Contrast this with traditional farming. A traditionally managed field is rotated, one year it may have barley for winter feed for animals, another year vegetables for sale and winter feed, hay pasture for winter feed, pasture for grazing for a few years, a rest year. All the while, manure from the animals returns nutrients to the soil, the lack of heavy machinery restricts soil campaction, so a healthy soil is maintained, with a rich microbiota that can usually outcompete pathogens. Hedgerows maintain a niche for birds and insects who will also feed on pathogens. All with a farmer keeping an eye on things to make sure that nature is preserved but not taking over the fields from production, it’s a delicate highly skilled balancing act to produce enough food to sell to the rest of us. Yields are not as great, as some of the crop will be lost, more human labour is required making it less ‘efficient’. Yet it is a sustainable system.

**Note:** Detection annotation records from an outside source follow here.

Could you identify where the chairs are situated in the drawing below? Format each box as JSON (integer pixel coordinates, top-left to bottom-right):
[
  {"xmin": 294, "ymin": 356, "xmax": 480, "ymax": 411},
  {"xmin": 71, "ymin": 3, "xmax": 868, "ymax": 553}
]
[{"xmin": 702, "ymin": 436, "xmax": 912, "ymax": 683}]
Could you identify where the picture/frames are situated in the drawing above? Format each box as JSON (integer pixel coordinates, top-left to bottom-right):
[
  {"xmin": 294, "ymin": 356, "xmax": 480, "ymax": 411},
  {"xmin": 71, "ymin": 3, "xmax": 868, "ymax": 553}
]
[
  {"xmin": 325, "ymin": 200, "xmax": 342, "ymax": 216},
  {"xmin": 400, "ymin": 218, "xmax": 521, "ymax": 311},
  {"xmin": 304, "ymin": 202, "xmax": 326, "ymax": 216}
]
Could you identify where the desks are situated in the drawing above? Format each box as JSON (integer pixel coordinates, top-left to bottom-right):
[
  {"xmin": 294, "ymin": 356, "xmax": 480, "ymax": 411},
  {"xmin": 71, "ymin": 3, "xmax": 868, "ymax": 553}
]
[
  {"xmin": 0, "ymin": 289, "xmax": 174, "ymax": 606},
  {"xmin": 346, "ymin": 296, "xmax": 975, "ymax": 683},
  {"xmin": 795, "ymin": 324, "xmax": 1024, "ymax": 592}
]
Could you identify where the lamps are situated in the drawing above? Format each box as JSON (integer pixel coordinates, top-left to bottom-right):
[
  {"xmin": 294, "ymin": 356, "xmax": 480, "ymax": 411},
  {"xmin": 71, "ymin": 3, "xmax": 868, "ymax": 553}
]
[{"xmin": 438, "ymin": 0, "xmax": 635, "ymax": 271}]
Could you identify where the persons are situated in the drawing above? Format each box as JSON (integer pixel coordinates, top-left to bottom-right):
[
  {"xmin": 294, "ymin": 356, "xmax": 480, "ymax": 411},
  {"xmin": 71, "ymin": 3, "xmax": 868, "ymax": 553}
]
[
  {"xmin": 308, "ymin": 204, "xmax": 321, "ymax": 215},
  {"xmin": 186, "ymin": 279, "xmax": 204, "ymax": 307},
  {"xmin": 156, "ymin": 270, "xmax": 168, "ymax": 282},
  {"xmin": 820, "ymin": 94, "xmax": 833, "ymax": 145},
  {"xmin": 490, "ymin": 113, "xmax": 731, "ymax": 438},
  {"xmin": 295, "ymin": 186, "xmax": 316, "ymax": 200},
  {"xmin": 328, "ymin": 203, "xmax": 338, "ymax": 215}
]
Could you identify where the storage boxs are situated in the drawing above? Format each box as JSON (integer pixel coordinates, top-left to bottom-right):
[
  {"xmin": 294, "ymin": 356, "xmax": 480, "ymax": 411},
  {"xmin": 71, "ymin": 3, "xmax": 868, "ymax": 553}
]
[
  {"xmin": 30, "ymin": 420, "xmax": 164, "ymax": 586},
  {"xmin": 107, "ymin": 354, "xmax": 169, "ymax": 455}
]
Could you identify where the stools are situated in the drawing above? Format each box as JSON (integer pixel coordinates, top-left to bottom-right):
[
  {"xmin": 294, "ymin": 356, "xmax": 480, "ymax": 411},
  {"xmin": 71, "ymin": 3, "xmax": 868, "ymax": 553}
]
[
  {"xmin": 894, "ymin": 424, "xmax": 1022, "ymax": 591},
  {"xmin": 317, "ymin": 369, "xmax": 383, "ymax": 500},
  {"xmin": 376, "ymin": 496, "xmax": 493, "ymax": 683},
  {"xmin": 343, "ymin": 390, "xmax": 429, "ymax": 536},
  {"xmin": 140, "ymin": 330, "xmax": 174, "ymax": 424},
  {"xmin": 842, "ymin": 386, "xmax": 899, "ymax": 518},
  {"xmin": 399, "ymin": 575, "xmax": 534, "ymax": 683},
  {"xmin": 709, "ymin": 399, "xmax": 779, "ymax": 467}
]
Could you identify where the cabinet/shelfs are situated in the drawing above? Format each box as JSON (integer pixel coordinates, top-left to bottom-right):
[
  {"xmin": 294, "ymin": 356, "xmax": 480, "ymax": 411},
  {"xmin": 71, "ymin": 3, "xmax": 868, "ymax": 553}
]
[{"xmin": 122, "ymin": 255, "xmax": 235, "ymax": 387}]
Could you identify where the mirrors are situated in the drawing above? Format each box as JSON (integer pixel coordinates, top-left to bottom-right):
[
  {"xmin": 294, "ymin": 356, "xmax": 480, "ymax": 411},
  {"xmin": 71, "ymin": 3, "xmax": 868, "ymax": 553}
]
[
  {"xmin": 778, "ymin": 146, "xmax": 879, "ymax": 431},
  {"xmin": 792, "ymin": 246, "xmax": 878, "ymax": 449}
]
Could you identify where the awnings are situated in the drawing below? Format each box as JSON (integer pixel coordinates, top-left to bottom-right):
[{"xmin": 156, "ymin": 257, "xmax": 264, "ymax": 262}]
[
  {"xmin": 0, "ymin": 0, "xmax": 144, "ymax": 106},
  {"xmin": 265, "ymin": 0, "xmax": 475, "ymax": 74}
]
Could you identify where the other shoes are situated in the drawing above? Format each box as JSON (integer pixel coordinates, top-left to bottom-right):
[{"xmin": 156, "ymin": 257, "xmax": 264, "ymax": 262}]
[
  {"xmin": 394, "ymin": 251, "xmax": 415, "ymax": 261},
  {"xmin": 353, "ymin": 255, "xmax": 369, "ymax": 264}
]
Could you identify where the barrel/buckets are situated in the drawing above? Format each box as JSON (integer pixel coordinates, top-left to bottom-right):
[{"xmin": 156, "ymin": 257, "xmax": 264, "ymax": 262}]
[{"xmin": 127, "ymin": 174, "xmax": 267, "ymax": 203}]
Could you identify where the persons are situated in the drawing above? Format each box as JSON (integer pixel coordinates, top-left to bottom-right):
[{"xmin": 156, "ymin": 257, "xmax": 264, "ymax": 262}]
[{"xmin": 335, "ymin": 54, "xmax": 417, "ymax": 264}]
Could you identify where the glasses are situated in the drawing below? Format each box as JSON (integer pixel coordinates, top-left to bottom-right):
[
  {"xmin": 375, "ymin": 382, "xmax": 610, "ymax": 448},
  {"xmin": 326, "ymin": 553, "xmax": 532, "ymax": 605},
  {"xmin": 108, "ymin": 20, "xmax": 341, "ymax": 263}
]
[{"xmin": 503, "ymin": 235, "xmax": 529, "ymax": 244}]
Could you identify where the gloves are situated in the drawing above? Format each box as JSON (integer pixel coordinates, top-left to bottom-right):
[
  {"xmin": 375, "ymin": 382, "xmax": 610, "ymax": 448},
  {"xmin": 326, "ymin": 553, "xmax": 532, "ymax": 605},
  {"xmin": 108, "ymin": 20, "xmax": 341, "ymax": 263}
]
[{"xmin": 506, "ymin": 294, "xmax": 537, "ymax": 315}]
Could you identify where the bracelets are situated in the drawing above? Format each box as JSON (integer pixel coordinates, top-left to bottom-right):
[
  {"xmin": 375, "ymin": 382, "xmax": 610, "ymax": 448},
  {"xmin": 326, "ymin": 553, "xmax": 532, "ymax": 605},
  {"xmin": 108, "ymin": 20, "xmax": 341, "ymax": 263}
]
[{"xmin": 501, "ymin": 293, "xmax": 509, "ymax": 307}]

Unfortunatly, even if we collectively decided that we wanted and needed this sustainability, it could not feed the world. The worlds population has increased massively over the past fifty years and we don’t have more land to get, there is none left. I think the farmers I knew growing up were sceptical of the changes and didn’t like losing their traditions, so this was why they had some sympathy with me, but were economically compelled to adopt some intensive practices and considered me the ‘lefty’ economically illiterate townie.
I almost hate that my concerns about food and farming have been perhaps correct. It’s not actually sitting uncomfortably on the fence, it’s simply a recognition that the dichotomy, the arguments we have on social media is a false one. If as a planet we cut out intensively produced meat and maximised arable production for human consumption, we could allow much much more sustainable agriculture. It’s not about giving up meat, livestock are an important element of the agriculture system. It’s for most people now, eating less meat, but when you do it will be more tasty, nutritious and more of a pleasure. A free-range chicken or grass fed cow contains much more essential micronutrients than the intensively produced one and has a rich taste with little need for additional flavouring. The traditional British ‘meat and two veg’ meal isn’t bland if you get traditionally produced food, it is full of interesting flavours. If we saw meat as a treat and as part of a sustainable system and had vegan meals for the mostpart, we would be progressing to a sustainable existence on this planet.
Sometimes I wish I’d have had the confidence to shout a little louder when I was younger.